[[ DATA SUPPLIED open ]]

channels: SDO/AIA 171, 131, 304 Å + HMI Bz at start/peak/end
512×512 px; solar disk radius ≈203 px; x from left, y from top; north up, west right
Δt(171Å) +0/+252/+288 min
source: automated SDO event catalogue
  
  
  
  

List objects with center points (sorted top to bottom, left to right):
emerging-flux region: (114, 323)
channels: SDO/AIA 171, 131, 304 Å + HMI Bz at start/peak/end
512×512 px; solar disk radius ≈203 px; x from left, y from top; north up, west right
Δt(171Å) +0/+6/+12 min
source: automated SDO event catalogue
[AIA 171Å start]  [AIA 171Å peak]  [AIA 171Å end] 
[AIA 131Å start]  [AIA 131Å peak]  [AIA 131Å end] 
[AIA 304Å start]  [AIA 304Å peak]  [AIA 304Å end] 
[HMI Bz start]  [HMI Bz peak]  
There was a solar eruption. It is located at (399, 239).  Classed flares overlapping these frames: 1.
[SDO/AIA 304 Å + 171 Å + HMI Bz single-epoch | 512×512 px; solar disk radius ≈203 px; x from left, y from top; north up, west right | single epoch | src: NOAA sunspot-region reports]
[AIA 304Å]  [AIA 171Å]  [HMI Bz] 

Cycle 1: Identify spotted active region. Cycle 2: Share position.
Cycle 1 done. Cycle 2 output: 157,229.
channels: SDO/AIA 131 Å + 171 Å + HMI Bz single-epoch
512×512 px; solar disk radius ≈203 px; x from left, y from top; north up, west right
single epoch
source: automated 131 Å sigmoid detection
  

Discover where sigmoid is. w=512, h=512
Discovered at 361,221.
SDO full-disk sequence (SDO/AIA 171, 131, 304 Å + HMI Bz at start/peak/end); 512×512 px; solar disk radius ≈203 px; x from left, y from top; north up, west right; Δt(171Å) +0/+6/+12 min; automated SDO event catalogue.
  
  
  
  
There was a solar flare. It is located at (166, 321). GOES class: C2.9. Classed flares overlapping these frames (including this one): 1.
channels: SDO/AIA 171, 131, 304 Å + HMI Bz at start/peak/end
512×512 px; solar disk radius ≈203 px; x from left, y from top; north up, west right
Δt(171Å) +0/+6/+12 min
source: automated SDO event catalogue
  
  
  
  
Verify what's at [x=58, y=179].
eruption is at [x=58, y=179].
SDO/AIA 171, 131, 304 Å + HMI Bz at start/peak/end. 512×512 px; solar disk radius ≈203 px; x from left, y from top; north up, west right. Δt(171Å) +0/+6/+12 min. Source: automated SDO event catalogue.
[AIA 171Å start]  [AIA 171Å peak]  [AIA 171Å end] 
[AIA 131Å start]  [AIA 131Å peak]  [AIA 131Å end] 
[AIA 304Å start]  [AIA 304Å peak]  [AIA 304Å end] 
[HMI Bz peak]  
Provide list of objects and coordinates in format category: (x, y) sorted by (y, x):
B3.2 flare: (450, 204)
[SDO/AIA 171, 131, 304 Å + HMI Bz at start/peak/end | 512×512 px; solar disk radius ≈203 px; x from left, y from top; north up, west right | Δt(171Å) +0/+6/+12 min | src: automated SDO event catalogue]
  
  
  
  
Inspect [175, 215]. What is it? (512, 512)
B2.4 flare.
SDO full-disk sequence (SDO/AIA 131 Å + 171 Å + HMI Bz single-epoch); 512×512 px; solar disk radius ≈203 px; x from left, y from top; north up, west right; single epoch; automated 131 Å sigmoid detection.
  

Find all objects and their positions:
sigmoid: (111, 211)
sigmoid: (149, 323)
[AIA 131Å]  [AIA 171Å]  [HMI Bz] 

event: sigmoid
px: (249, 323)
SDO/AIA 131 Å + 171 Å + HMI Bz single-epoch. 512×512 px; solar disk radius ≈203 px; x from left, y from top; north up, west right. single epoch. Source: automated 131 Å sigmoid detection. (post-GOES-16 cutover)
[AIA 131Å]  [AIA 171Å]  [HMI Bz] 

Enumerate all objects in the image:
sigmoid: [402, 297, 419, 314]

[[ DATA SUPPLIED closed ]]

Each line in the listing where the word "these" is found is to be copied.

> [RESPONSE]
There was a solar eruption. It is located at (399, 239).  Classed flares overlapping these frames: 1.
There was a solar flare. It is located at (166, 321). GOES class: C2.9. Classed flares overlapping these frames (including this one): 1.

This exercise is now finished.